Erster Brief:                                                                      Roetgen, den 25. September 1864

 


Werthester Freund!

 

   Da ich mit diesem Briefe, geliebter Freund, nicht wie ich zu Anfang glaubte, an einem Abend fertiggeworden bin, so habe ich einen zweiten Abend hinzu genommen und werden vielleicht auch noch einen Dritten gebrauchen müssen, ehe derselbe ganz fertig geschrieben ist. Auch habe ich mich in Annahme der Zeit, die ich mir zur Vollendung der ganzen Beschreibung vorgestellt hatte, sehr geirrt. Ich glaubte nämlich, die ganze Arbeit an drei, vier Abende fertig zu bringen; der Stoff dehnt sich aber während der Arbeit dergestalt aus, daß ich sehe, ich werde viel mehr Zeit nötig haben. Es thut aber nichts, ich werde mein gegebenes Versprechen doch erfüllen, wenn auch nur vor und nach in mehreren Briefen.

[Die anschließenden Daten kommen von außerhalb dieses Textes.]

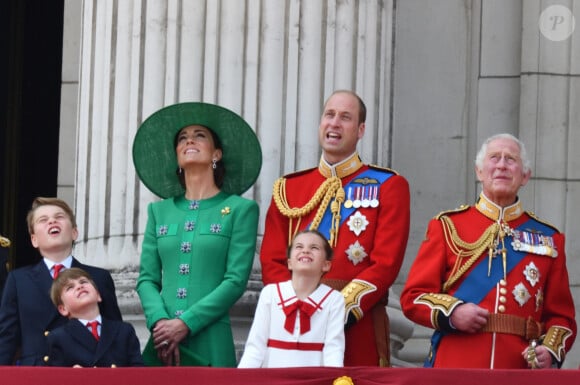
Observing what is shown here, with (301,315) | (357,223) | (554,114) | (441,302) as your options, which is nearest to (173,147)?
(357,223)

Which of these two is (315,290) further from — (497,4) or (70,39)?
(70,39)

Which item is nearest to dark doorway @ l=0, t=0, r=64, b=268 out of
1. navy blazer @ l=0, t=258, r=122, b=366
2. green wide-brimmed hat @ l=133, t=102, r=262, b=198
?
green wide-brimmed hat @ l=133, t=102, r=262, b=198

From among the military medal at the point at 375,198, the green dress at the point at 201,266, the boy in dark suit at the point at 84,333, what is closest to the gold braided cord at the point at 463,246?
A: the military medal at the point at 375,198

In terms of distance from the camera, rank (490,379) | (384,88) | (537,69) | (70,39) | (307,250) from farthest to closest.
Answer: (70,39), (537,69), (384,88), (307,250), (490,379)

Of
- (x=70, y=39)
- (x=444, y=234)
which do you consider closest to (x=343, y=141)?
(x=444, y=234)

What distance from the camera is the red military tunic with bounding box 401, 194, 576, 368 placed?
8797 millimetres

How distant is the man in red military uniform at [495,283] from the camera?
8.78 m

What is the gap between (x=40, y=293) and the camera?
354 inches

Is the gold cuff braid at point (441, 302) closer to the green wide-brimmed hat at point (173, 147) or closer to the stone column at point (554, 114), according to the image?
the green wide-brimmed hat at point (173, 147)

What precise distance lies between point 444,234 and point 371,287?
413 mm

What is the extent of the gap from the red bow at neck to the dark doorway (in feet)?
18.5

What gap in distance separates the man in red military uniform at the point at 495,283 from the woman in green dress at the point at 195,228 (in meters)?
0.85

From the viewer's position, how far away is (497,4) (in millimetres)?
11641

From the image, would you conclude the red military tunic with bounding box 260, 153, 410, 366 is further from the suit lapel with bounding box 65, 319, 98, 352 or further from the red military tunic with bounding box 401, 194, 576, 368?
the suit lapel with bounding box 65, 319, 98, 352
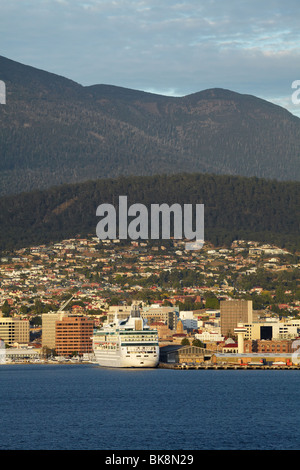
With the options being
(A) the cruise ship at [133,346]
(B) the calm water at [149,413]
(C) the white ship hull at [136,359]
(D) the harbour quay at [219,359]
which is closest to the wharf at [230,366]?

Ich hoffe, daß Du nur so viel Geduld hast, dasjenige zu lesen, was ich dummer Monscheuer Dir über mein geschätztes, wenn auch vielfach von anderen verachtetes Vaterland mittheile, und ich werde dann fortfahren, alle meine Kräfte anzuwenden, um für Dich die Sache anziehend zu machen, wie folgt:

   Wenn man von Imgenbroich nach Montjoie den alten Weg benutzt, so tritt man an der Ostseite in die Stadt hinein. Tief im Thale findet man eine Anlage von zusammenhängenden Fabrikgebäuden, die, von der Ruhr sanft umflossen, einen reizenden Anblick gewähren. Beim Eintritt in die Stadt überschreitet man mittelst einer hölzernen Brücke den Ruhrfluß zum ersten Mal und man befindet sich nunmehr dicht bei den ehemaligen Klostergebäuden, in welchen sich jetzt die Schulen, darunter auch die höhere Stadtschule, sowie die Wohnung des bekannten Geschichtsschreibers Pauly befinden. Letzterem wollte ich einen Besuch abstatten, fand ihn aber nicht zu Hause. Er hat nämlich die diesjährige Zeit der Schulferien dazu benutzt, um mit einer Gesellschaft aus Brüssel, zu welcher er gehört, eine Reise nach Rom zu machen; in welcher Absicht, weiß ich nicht.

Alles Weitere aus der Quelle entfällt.